(Excerpt)

History’s Deadliest Woman and Other Lesser Known Killers

History’s Deadliest Woman and Other Lesser Known Killers

Khalid Elhassan - September 6, 2019

History’s Deadliest Woman and Other Lesser Known Killers
Photograph from Josef Mengele’s Argentine identification documents in the 1950s. Wikimedia

27. Mengele Got Away With Genocide

After the war, Josef Mengele was taken prisoner and held in a British POW camp. However, he hid his true identity with an assumed name, so his stint in captivity was relatively brief, before he was released. He then went into hiding, and through a network of Nazi sympathizers in the Vatican, he was able to reach South America, settling in Argentina in 1949. By the early 1950s, he had resumed living under his real name, and made a good living as a salesman for his family’s farm equipment business, Karl Mengele & Sons. He also acquired an interest in a pharmaceutical company.

In 1960, however, Mengele’s deeds in Auschwitz became more publicly known, and West German prosecutors sought to have him arrested and extradited. Between that and fears that the Israelis – who had recently seized Adolf Eichmann in Argentina – might be after him, Mengele went on the lam once again. This time, he headed to Brazil, where with the help of Nazi sympathizers, he settled down and purchased a coffee and cattle farm in Sao Paulo. He was never brought to account for his crimes and died in a swimming accident in 1979.

(End Excerpt)
(Record excerpts)

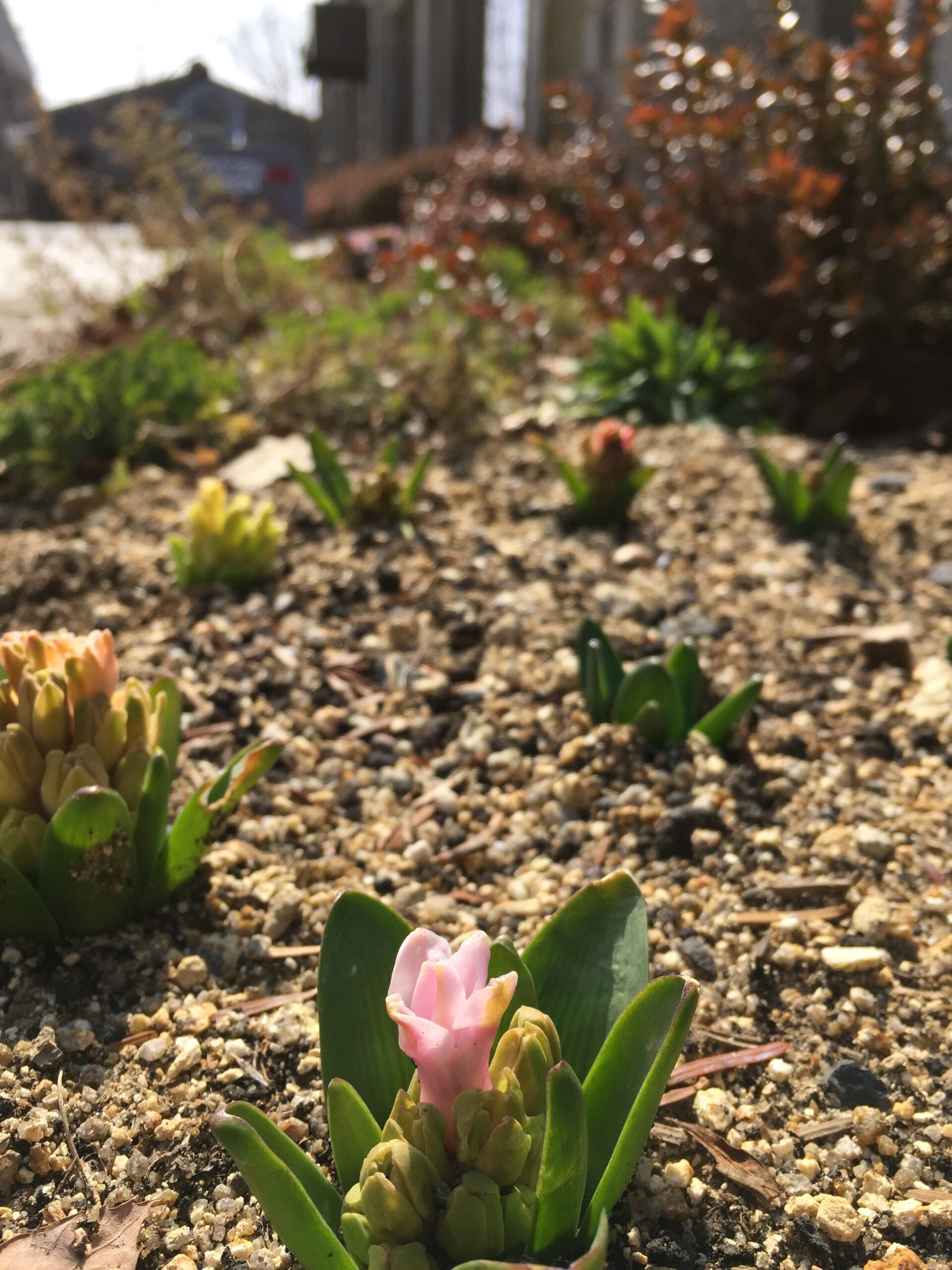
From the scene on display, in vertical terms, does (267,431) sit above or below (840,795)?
above

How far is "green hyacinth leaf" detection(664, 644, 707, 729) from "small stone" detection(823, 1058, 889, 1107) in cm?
72

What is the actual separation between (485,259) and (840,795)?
559cm

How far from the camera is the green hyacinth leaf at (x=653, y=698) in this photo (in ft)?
6.16

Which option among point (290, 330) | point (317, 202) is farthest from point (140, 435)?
point (317, 202)

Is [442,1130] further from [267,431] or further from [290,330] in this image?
[290,330]

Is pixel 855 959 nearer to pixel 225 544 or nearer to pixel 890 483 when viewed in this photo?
pixel 225 544

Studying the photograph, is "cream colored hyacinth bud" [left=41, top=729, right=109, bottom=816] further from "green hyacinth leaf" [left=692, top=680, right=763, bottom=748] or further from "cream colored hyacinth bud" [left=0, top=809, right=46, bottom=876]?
"green hyacinth leaf" [left=692, top=680, right=763, bottom=748]

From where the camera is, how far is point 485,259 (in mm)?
6715

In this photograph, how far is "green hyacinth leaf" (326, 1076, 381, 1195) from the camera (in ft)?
3.19

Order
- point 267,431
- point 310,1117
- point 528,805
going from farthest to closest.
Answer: point 267,431 < point 528,805 < point 310,1117

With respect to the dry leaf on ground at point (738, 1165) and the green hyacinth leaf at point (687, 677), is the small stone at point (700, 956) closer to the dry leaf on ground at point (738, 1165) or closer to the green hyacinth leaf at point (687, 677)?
the dry leaf on ground at point (738, 1165)

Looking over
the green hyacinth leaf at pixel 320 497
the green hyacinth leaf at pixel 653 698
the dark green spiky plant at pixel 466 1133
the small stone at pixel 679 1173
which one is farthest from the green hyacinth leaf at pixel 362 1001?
the green hyacinth leaf at pixel 320 497

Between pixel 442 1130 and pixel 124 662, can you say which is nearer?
pixel 442 1130

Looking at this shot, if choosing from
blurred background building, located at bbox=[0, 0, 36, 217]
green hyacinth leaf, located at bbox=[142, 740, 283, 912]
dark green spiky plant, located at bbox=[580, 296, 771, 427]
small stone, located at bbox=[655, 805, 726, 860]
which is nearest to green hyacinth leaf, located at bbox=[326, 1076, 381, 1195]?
green hyacinth leaf, located at bbox=[142, 740, 283, 912]
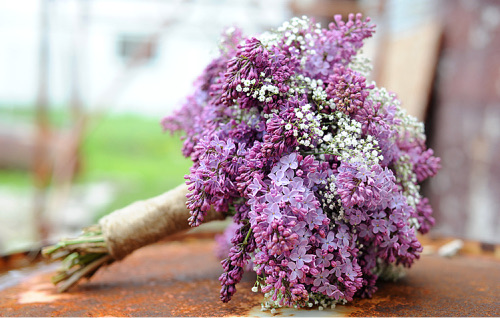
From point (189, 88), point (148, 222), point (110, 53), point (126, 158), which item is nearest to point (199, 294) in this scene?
point (148, 222)

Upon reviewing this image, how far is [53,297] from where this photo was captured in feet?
4.36

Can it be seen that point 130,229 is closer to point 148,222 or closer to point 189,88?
point 148,222

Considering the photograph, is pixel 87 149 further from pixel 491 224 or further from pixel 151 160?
pixel 491 224

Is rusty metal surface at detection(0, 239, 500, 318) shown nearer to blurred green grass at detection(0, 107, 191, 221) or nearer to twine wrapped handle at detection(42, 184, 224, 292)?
twine wrapped handle at detection(42, 184, 224, 292)

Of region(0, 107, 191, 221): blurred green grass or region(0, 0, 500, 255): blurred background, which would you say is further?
region(0, 107, 191, 221): blurred green grass

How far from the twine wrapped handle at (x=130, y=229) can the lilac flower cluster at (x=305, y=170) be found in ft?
0.73

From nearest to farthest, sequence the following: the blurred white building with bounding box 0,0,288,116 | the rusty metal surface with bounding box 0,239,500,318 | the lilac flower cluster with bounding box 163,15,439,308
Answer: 1. the lilac flower cluster with bounding box 163,15,439,308
2. the rusty metal surface with bounding box 0,239,500,318
3. the blurred white building with bounding box 0,0,288,116

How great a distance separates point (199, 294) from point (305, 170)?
1.55 feet

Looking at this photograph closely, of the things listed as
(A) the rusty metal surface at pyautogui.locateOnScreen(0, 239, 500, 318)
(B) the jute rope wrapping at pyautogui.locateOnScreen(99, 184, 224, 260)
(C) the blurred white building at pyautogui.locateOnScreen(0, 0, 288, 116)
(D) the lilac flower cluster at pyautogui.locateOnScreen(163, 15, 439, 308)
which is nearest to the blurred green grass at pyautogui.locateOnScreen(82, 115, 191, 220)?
(C) the blurred white building at pyautogui.locateOnScreen(0, 0, 288, 116)

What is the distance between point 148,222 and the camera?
1.39 m

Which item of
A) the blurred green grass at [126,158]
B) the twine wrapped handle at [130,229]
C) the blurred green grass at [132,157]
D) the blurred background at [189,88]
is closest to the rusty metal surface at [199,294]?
the twine wrapped handle at [130,229]

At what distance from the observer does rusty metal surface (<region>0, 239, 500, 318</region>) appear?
1.12 meters

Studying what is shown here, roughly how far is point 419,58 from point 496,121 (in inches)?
36.8

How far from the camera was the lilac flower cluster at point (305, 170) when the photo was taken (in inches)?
40.1
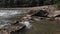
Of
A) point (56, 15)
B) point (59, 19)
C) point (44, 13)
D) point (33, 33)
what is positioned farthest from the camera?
point (44, 13)

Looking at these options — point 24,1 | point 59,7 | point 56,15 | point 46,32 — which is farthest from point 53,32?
point 24,1

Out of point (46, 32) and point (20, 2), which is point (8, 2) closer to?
point (20, 2)

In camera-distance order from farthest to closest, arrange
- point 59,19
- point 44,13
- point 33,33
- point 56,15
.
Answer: point 44,13, point 56,15, point 59,19, point 33,33

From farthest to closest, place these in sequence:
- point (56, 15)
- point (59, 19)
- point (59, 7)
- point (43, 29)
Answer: point (59, 7), point (56, 15), point (59, 19), point (43, 29)

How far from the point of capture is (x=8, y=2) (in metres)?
27.7

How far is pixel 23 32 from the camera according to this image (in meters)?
11.6

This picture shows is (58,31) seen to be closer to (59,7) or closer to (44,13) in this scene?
(44,13)

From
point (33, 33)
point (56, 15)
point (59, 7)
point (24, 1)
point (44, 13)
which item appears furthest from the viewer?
point (24, 1)

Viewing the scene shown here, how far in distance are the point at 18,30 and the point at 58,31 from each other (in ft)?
9.45

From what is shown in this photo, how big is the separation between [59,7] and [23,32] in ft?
32.7

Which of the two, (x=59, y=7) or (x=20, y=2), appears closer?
(x=59, y=7)

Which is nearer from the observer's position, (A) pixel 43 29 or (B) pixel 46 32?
(B) pixel 46 32

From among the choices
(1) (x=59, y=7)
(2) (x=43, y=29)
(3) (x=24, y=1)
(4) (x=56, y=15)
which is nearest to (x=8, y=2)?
(3) (x=24, y=1)

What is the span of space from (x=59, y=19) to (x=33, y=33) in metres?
5.58
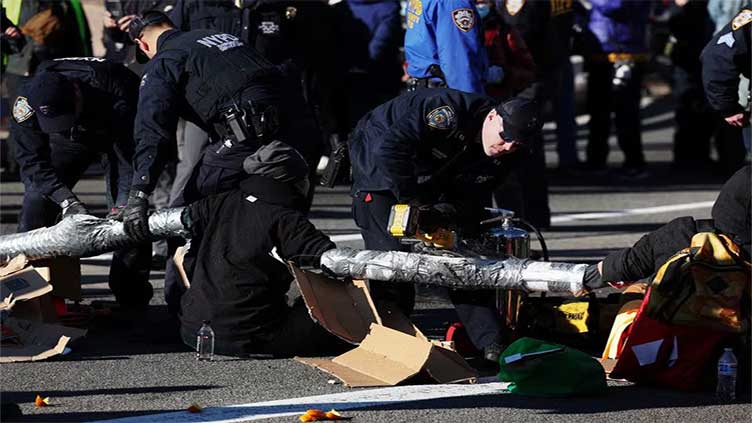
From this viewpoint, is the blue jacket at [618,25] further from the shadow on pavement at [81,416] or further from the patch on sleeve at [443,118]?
the shadow on pavement at [81,416]

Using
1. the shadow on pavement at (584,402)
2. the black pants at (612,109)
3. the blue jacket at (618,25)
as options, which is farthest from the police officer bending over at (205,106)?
the black pants at (612,109)

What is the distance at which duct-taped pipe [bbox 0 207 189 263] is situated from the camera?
297 inches

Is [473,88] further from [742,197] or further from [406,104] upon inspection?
[742,197]

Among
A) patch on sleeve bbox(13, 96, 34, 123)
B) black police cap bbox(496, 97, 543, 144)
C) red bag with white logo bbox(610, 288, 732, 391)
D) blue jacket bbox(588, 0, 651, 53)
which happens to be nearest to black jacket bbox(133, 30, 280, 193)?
patch on sleeve bbox(13, 96, 34, 123)

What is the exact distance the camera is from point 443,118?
7234 mm

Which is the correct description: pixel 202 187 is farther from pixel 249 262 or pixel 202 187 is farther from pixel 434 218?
pixel 434 218

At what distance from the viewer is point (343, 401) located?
254 inches

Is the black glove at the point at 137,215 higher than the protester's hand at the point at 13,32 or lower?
lower

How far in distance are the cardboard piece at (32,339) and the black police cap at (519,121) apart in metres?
2.25

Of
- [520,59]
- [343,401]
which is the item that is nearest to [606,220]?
[520,59]

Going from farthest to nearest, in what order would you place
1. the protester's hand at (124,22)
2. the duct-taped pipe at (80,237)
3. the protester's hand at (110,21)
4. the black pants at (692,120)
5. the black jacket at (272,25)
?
1. the black pants at (692,120)
2. the protester's hand at (110,21)
3. the protester's hand at (124,22)
4. the black jacket at (272,25)
5. the duct-taped pipe at (80,237)

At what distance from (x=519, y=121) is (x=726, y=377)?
1476 millimetres

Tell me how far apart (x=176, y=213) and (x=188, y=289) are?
14.6 inches

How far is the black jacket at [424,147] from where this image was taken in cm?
729
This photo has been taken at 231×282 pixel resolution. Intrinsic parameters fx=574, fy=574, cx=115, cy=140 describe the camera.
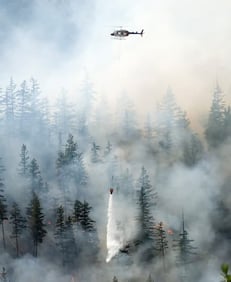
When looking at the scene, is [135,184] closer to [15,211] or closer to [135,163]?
[135,163]

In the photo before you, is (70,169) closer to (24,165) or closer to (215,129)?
(24,165)

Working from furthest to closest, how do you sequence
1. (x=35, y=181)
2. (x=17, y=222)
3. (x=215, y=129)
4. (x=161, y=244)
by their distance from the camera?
(x=215, y=129) < (x=35, y=181) < (x=161, y=244) < (x=17, y=222)

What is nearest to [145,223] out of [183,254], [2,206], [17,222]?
[183,254]

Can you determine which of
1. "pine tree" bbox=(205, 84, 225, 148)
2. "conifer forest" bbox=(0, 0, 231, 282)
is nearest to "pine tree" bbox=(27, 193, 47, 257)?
"conifer forest" bbox=(0, 0, 231, 282)

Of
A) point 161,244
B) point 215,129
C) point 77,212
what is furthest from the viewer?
point 215,129

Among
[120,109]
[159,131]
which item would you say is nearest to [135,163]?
[159,131]

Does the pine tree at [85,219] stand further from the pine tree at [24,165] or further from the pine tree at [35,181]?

(End Record excerpts)

Work task -
Please copy the Mengele article word for word from "Khalid Elhassan - September" to "a pharmaceutical company.". The material stands apart from the Mengele article.

Written answer -
Khalid Elhassan - September 6, 2019

History’s Deadliest Woman and Other Lesser Known Killers
Photograph from Josef Mengele’s Argentine identification documents in the 1950s. Wikimedia

27. Mengele Got Away With Genocide

After the war, Josef Mengele was taken prisoner and held in a British POW camp. However, he hid his true identity with an assumed name, so his stint in captivity was relatively brief, before he was released. He then went into hiding, and through a network of Nazi sympathizers in the Vatican, he was able to reach South America, settling in Argentina in 1949. By the early 1950s, he had resumed living under his real name, and made a good living as a salesman for his family’s farm equipment business, Karl Mengele & Sons. He also acquired an interest in a pharmaceutical company.